Defendant removed this case to federal court on the purported ground that Plaintiff's amended complaint states a claim for declaratory judgment of copyright ownership under the 1976 federal Copyright Act. Plaintiff subsequently filed a motion to remand [7].

II. Analysis

It is well settled law that a plaintiff's well-pleaded complaint is removable to federal court if it originally could have been filed in federal court -- if, for example, one or more claims in the complaint arise under federal law. See, e.g., City of Chicago v. Int'l Coll. of Surgeons, 522 U.S. 156, 163 (1997). And federal courts have exclusive jurisdiction over actions that arise under the federal copyright laws. See 28 U.S.C. § 1338(a).

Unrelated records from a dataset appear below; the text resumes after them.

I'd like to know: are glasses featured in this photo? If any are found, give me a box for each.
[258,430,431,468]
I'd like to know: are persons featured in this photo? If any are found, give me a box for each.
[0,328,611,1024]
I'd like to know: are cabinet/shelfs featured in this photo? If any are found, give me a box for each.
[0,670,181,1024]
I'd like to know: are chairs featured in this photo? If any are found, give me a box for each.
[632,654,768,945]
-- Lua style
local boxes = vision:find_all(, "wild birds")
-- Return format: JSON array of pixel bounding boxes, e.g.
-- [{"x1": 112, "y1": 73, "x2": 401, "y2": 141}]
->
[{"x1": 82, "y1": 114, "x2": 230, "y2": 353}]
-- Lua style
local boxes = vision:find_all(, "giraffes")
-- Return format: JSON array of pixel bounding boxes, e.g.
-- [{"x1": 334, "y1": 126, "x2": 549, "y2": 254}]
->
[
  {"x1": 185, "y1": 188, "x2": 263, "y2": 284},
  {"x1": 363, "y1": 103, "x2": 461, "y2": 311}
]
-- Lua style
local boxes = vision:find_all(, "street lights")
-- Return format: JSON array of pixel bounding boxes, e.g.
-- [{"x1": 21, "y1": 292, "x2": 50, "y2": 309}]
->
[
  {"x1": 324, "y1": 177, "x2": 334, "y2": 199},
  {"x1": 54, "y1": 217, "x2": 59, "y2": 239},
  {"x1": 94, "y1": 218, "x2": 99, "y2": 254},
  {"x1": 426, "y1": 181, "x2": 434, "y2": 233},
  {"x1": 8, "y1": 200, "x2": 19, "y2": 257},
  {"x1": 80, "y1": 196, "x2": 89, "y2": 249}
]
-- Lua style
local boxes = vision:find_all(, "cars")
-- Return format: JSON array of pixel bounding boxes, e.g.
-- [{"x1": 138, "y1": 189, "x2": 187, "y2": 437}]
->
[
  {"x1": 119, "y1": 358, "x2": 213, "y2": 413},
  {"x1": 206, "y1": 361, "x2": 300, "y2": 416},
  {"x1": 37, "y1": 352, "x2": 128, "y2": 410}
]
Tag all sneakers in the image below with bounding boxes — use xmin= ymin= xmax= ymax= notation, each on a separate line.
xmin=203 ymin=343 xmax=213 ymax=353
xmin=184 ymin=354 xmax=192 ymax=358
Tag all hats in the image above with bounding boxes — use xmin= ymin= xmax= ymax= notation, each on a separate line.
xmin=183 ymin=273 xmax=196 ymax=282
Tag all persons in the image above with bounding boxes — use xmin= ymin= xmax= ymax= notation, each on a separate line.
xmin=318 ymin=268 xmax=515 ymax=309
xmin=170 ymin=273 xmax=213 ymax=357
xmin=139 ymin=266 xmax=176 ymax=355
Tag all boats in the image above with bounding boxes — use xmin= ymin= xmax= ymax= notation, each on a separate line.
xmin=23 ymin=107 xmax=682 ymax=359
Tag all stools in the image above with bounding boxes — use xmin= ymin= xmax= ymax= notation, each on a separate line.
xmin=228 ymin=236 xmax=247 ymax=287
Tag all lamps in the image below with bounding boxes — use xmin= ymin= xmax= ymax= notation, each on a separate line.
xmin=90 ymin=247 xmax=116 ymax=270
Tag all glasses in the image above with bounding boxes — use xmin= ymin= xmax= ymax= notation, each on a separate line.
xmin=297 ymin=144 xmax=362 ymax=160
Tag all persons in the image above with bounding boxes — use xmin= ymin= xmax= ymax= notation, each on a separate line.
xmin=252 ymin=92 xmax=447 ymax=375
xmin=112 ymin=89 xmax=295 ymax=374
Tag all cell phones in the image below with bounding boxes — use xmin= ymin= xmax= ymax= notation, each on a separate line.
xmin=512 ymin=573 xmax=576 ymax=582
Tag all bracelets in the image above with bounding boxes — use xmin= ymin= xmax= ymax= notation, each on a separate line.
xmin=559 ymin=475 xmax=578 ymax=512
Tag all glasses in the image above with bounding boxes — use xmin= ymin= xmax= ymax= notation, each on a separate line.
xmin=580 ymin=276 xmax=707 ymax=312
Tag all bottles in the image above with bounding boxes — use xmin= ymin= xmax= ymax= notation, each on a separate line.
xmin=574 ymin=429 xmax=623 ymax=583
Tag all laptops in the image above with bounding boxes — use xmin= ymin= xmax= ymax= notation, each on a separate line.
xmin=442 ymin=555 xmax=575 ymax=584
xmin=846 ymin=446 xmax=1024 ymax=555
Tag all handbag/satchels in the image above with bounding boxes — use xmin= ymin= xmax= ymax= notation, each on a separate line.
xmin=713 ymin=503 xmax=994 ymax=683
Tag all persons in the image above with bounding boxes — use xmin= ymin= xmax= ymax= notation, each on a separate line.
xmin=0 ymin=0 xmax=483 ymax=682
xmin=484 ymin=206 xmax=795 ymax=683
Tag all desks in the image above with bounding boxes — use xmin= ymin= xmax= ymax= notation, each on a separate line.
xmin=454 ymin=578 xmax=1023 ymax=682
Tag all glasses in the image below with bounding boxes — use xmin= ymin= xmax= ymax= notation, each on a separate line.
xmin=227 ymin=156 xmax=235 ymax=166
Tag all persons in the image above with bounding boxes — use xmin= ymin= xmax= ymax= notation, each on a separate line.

In her motion to remand, Plaintiff insists that this case must be returned to state court because the complaint seeks relief based solely on contract claims and does not contain a federal question. However, as Defendant observes, the original contract to write the one-man play as to which Plaintiff seeks a declaration of invalidity does not concern the second, multi-actor play as to which Plaintiff seeks a declaration of ownership. Any copyright to the second play to which Plaintiff may be entitled is wholly separate from the validity or invalidity of the putative contract. In essence, although Plaintiff's complaint is set forth in a single count, she has two separate claims for declaratory relief. Even if the Court were to conclude that the claim concerning the original contract is based solely on state contract law, disposition of the claim concerning Plaintiff's alleged ownership of the second play requires an application of federal statutory principles under the Copyright Act where, as here, there is no allegation that Defendant concedes that Plaintiff is the owner (or a co-owner) of the disputed work. See Gaiman v. McFarlane, 360 F.3d 644, 652-53 (7th Cir. 2004) (explaining that a claim seeking a declaration of copyright ownership cannot be answered without reference to the Copyright Act, and thus arises under federal law, unless ownership of the work is conceded by the defendant). In fact, the complaint affirmatively alleges that "Defendant is claiming ownership of the Plaintiff's multi-actor play" -- an allegation that places this case squarely in federal court under the Seventh Circuit's teachings in Gaiman.

III. Conclusion

In sum, for the reasons state above, Plaintiff's claim for a declaration pertaining to her alleged ownership of the "separate, multi-actor play" arises under federal law and confers subject matter jurisdiction on this Court under 28 U.S.C. §§ 1331 and 1338(a). Accordingly, Plaintiff's motion to remand [7] is respectfully denied.